PAGE TEXT:

(begin)

Ex-Bluffton coach was sports pioneer

2/17/2005

BLUFFTON, Ohio - Kathryn E. Little, 91, thought to be the first female coach at the former Bluffton College and who helped form a local collegiate women's league, died Monday in a Columbus-area assisted-living center.

Her health had declined over the last 18 months, her son, David, said. He did not know the exact cause of death.

Mrs. Little lived at Maple Crest of Mennonite Memorial Home near Bluffton for several years after leaving her longtime home on West Kibler Street in Bluffton.

Mrs. Little received an education degree from what is now Bluffton University in the late 1950s after taking years off from college to marry and rear a family. Soon after she graduated, she was offered a teaching and coaching position in the college's physical education department.

"They gave her a couple baseball bats, a couple of raggedy softballs, and partially deflated basketballs," her son said.

(end)

[Questions about pictured scenes]
(begin)

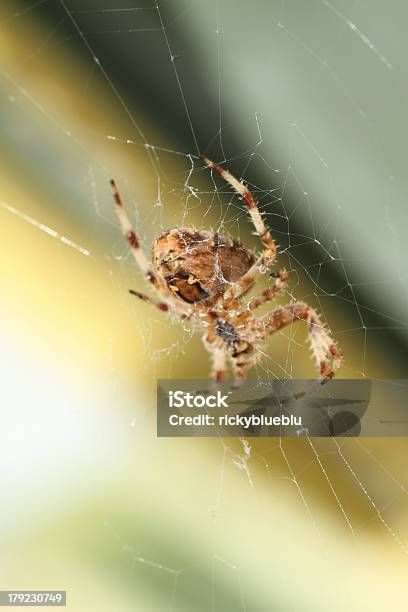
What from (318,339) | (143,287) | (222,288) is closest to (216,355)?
(222,288)

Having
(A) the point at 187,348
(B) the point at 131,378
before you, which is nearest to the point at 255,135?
(A) the point at 187,348

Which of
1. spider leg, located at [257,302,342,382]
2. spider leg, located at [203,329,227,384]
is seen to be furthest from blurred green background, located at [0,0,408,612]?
spider leg, located at [203,329,227,384]

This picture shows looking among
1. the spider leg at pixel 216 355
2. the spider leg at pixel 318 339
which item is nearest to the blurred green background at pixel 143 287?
the spider leg at pixel 318 339

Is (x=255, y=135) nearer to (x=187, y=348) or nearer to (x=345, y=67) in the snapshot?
(x=345, y=67)

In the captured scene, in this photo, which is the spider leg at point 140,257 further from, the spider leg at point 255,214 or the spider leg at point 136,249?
the spider leg at point 255,214

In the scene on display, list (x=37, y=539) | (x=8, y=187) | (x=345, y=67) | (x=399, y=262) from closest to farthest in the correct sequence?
(x=345, y=67)
(x=399, y=262)
(x=37, y=539)
(x=8, y=187)
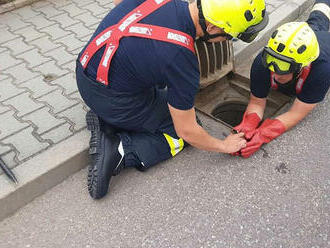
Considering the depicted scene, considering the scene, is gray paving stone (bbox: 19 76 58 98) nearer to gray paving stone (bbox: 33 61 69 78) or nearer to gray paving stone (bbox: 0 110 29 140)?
gray paving stone (bbox: 33 61 69 78)

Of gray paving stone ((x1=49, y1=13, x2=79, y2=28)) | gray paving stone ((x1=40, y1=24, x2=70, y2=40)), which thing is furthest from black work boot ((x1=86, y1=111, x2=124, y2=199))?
gray paving stone ((x1=49, y1=13, x2=79, y2=28))

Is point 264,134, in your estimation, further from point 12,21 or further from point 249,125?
point 12,21

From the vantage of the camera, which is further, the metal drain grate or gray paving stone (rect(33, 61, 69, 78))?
gray paving stone (rect(33, 61, 69, 78))

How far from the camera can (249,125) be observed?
9.83ft

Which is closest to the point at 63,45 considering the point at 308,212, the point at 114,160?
the point at 114,160

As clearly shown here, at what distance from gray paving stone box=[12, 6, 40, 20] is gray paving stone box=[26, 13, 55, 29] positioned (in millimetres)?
96

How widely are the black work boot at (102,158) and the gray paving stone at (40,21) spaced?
7.45 ft

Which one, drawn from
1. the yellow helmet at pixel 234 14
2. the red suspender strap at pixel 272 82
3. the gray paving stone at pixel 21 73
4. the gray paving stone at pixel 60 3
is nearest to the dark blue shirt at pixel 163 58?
the yellow helmet at pixel 234 14

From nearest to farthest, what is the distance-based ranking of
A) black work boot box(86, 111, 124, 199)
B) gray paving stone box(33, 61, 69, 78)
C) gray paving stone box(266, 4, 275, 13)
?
black work boot box(86, 111, 124, 199) → gray paving stone box(33, 61, 69, 78) → gray paving stone box(266, 4, 275, 13)

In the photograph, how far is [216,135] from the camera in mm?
3037

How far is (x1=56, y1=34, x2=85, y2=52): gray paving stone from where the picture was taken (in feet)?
13.1

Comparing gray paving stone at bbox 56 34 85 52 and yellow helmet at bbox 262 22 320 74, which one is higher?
yellow helmet at bbox 262 22 320 74

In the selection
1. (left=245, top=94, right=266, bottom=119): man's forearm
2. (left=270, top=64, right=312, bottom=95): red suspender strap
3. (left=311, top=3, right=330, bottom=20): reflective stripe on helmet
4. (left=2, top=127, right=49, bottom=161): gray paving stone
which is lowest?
(left=245, top=94, right=266, bottom=119): man's forearm

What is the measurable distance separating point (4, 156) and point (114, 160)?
899 millimetres
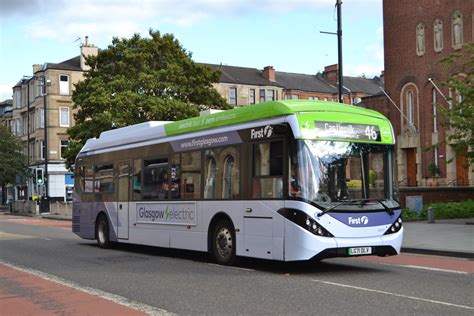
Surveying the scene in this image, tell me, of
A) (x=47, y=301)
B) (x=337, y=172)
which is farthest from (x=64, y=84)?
(x=47, y=301)

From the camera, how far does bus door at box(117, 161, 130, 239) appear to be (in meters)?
16.1

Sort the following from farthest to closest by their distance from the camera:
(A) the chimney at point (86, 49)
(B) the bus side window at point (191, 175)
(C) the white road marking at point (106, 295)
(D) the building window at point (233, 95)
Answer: (D) the building window at point (233, 95) < (A) the chimney at point (86, 49) < (B) the bus side window at point (191, 175) < (C) the white road marking at point (106, 295)

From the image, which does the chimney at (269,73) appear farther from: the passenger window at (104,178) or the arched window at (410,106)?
the passenger window at (104,178)

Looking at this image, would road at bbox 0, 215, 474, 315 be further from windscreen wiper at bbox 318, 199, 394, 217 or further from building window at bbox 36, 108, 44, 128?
building window at bbox 36, 108, 44, 128

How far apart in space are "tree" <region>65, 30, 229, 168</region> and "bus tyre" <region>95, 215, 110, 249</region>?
17930mm

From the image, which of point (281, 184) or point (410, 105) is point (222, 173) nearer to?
point (281, 184)

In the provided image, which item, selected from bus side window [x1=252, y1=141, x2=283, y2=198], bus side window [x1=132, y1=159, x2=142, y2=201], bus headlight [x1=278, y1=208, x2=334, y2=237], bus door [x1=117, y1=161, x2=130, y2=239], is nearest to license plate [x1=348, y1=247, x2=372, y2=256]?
bus headlight [x1=278, y1=208, x2=334, y2=237]

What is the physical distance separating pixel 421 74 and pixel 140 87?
2371cm

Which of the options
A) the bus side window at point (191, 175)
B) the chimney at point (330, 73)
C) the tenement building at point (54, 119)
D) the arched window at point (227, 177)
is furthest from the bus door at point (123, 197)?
the chimney at point (330, 73)

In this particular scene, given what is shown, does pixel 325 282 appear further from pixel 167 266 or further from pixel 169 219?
pixel 169 219

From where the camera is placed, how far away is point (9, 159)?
212ft

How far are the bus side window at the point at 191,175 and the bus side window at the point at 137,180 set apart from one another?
2.15 metres

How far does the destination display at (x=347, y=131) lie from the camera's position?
36.2 feet

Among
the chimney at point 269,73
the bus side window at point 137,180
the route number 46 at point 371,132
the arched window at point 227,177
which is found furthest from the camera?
the chimney at point 269,73
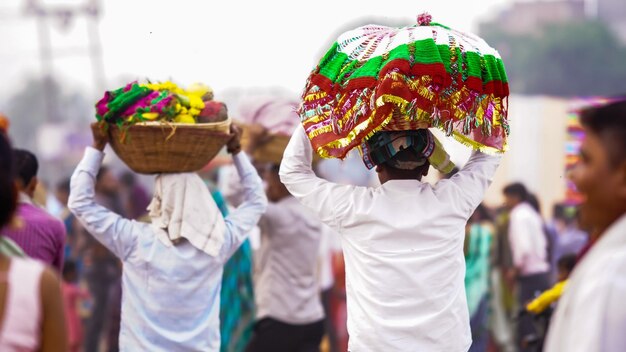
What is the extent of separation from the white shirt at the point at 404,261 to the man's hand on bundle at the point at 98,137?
4.45 ft

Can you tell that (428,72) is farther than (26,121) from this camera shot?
No

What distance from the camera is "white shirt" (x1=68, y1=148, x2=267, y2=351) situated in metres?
6.04

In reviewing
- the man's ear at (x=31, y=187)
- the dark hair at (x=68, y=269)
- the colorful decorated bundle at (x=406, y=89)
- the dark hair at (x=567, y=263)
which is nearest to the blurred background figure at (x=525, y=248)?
the dark hair at (x=567, y=263)

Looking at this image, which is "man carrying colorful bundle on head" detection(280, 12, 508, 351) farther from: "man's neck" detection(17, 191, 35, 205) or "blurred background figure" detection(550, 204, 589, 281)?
"blurred background figure" detection(550, 204, 589, 281)

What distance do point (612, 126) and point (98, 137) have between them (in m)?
3.36

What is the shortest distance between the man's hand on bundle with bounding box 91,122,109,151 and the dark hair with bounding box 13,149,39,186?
349 mm

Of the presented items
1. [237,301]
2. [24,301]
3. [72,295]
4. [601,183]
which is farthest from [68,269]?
[601,183]

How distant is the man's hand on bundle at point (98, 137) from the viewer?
20.0 feet

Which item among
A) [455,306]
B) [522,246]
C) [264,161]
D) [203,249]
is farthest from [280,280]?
[522,246]

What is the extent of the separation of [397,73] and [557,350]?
211cm

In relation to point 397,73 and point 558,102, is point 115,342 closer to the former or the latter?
point 397,73

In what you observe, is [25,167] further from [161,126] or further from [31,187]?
[161,126]

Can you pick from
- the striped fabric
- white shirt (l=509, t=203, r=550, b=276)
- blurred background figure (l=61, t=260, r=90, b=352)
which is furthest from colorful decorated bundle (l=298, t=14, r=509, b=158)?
white shirt (l=509, t=203, r=550, b=276)

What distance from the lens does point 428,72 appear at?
5238mm
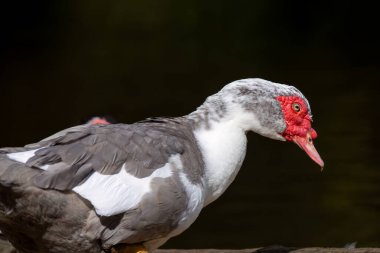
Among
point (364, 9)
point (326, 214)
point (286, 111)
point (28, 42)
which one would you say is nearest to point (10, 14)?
point (28, 42)

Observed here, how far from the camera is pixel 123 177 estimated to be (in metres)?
4.44

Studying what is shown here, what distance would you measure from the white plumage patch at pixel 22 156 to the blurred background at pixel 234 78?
3.62 metres

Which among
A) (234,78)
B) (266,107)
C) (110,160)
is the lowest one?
(234,78)

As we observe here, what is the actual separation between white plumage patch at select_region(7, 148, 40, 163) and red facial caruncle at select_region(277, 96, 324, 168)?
1221mm

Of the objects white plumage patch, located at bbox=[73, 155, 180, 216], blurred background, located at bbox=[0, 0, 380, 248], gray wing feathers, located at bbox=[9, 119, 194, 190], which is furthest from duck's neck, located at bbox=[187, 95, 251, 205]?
blurred background, located at bbox=[0, 0, 380, 248]

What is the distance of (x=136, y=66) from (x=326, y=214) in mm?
6759

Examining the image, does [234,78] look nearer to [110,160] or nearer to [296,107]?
[296,107]

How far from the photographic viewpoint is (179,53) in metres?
15.7

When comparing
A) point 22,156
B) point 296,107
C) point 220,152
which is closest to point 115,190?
point 22,156

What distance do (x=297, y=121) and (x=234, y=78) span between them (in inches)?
326

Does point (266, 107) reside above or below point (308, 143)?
above

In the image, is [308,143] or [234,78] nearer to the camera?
[308,143]

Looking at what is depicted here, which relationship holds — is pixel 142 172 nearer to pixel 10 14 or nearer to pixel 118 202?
pixel 118 202

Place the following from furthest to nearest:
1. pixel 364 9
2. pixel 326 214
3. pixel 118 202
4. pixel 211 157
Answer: pixel 364 9 → pixel 326 214 → pixel 211 157 → pixel 118 202
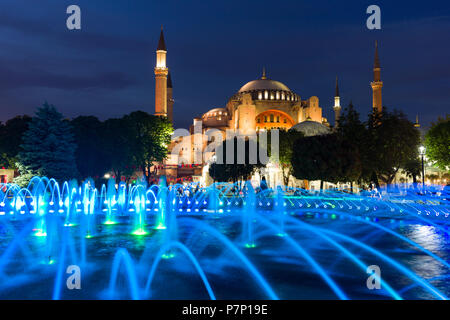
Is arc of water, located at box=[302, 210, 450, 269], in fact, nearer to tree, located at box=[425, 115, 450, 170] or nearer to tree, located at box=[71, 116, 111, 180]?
tree, located at box=[425, 115, 450, 170]

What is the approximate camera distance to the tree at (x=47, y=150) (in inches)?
1324

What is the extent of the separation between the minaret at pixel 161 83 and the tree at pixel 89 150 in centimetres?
2600

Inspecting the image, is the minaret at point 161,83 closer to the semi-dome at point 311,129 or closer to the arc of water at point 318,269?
Answer: the semi-dome at point 311,129

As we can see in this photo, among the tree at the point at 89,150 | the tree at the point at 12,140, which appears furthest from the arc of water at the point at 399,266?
the tree at the point at 12,140

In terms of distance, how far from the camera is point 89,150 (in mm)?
42469

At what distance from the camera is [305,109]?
3632 inches

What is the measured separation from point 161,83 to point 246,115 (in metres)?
21.7

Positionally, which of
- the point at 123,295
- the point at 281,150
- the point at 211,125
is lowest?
the point at 123,295

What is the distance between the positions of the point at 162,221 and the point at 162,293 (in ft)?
34.6

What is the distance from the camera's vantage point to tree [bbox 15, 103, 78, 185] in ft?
110

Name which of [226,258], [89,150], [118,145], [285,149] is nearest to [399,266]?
[226,258]

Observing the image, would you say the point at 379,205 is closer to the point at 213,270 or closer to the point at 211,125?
the point at 213,270

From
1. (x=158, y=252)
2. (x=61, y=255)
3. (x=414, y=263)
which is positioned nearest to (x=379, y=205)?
(x=414, y=263)

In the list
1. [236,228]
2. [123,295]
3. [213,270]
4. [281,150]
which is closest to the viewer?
[123,295]
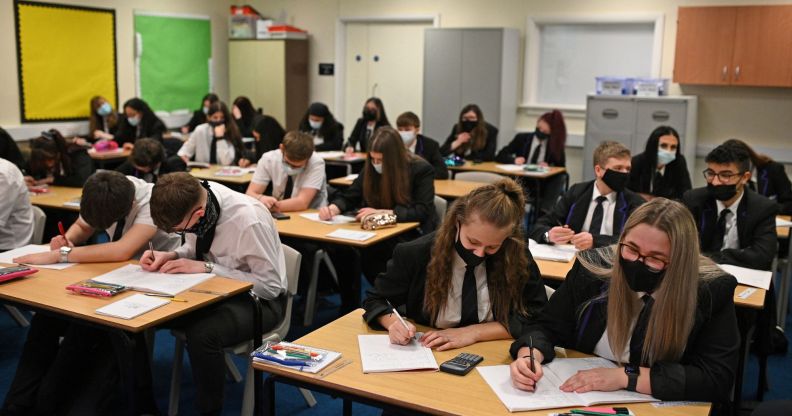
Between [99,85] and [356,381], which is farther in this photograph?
[99,85]

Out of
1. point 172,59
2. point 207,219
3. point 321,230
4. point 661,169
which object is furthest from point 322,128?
point 207,219

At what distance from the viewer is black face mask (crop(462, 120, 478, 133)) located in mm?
8031

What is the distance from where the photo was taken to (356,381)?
2.24 meters

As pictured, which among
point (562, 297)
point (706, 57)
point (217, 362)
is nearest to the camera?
point (562, 297)

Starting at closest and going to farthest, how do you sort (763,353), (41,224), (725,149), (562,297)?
(562,297)
(763,353)
(725,149)
(41,224)

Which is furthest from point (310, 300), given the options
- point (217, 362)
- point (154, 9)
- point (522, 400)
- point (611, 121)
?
point (154, 9)

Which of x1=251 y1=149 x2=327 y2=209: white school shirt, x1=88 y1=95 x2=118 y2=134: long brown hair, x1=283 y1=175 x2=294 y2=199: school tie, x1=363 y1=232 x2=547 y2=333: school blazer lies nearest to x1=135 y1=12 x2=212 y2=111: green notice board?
x1=88 y1=95 x2=118 y2=134: long brown hair

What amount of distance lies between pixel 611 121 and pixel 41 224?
6063 millimetres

(end)

WRITTEN TASKS:
1 – Name each piece of equipment that, according to her son in the obituary of Kathryn E. Little, the college gave her.
2 – Write the next part of the obituary of Bluffton coach Kathryn E. Little, following on from her son's quote about the equipment.

ANSWERS TO THE EXERCISE:
1 –
- Baseball bats
- Raggedy softballs
- Partially deflated basketballs

2 –
But Mrs. Little was able to take the volleyball, basketball, and tennis teams she coached to a competitive level. She helped establish the collegiate women's league, which included Ohio Northern, Defiance, Heidelberg, Findlay, and Bluffton.

She was honored for her work as one of the five charter members selected for the Bluffton College Athletic Hall of Fame. The Kathryn E. Little Award has been given annually since 1979 to the top senior female athlete chosen by university faculty.

Born in Putnam County, most of her growing-up years were spent in Leipsic, where her father was a banker. She was valedictorian of her class at Leipsic High School and went on to attend what is now the University of Findlay, where she played basketball and tennis.

In 1935, she married Woodrow Little. Both were employed at dime stores before he became a rural mail carrier and she became a stay-at-home mother.

During World War II, however, Mrs. Little took over her husband's mail route when he was in the Navy.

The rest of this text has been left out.